> **What you are asked to do**
Extend the news report on the sentencing of Jasmine "Abdullah" Richards, picking up after its final sentence.

> **Source passage**

A California Black Lives Matter activist who faced up to four years of jail time for “lynching” was sentenced Tuesday morning to 90 days in county jail, a sentence activists denounced as a “mockery of our justice system.”

“We’re living in Orwellian times when a Black woman in a peaceful protest is sentenced to jail time for attempted lynching,” Rashad Robinson, executive director of Color Of Change, said in an emailed statement after the sentencing.

Jasmine “Abdullah” Richards, 28, was convicted last week under a California statute known until recently as “felony lynching.” The law criminalizes “taking by means of a riot of another person from the lawful custody of a peace officer,” defining two or more people as a “riot.” Richards had been arrested and charged after trying to intervene in a woman’s arrest following a Black Lives Matter march last August.

“It is clear that they messed up. It is clear that they know they just messed up,” Richards’ attorney, Nana Gyamfi, said on the Pasadena, California, courthouse steps after the sentencing, referring to the prosecution. “I got calls from people all over the country and all over the world.”

Richards addressed the crowd via her attorney’s speakerphone after the sentencing, saying “Thank you guys,” and “I love everybody.”

[Collected data entries]
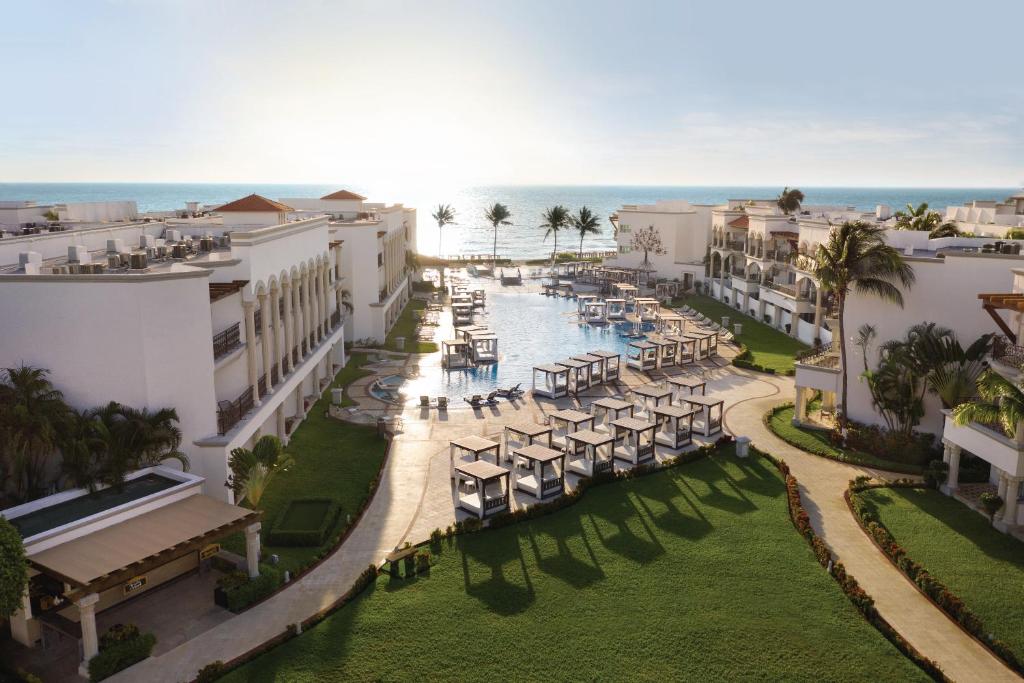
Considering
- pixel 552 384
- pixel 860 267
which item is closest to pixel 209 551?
pixel 552 384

> **Result of this task**
Los Angeles Superior Court Judge Elaine Lu had recommended a sentence of probation only, according to activists outside the courthouse Tuesday. Prosecutors countered by calling for six months of jail time. The final sentence was 90 days in jail, with 18 days of credit for time served; three years of probation; and a year of anger management.

Called the first political prisoner of the Black Lives Matter movement, Richards is also the “first African-American ever to be convicted of the charge” of lynching in the United States, according to Pasadena Now.

Those at the scene reported that more than 200 activists rallied outside the Pasadena courthouse before the sentencing, clapping and chanting “Free Jasmine.” Online, the hashtag #FreeJasmine trended on Twitter Tuesday morning.

In an online petition urging Lu not to sentence Richards to jail time, activists had called Richards’ arrest a “perverse” application of a law “intended to stop lynch mobs from forcibly removing detainees from police custody and engaging in public murders of Black people.” The petition had gathered more than 80,000 signatures by press time.

“To take this law, that was used allegedly to protect Black people from being lynched, and to turn around and use this law against a Black person who is actually speaking about the lynchings, the serial lynchings, that are going on at the hands of police, not just in Pasadena, but all over this country, is more than ironic, it’s disgusting,” Gyamfi told Democracy Now! prior to the sentencing. “It is demeaning to what little integrity the criminal justice system may have.”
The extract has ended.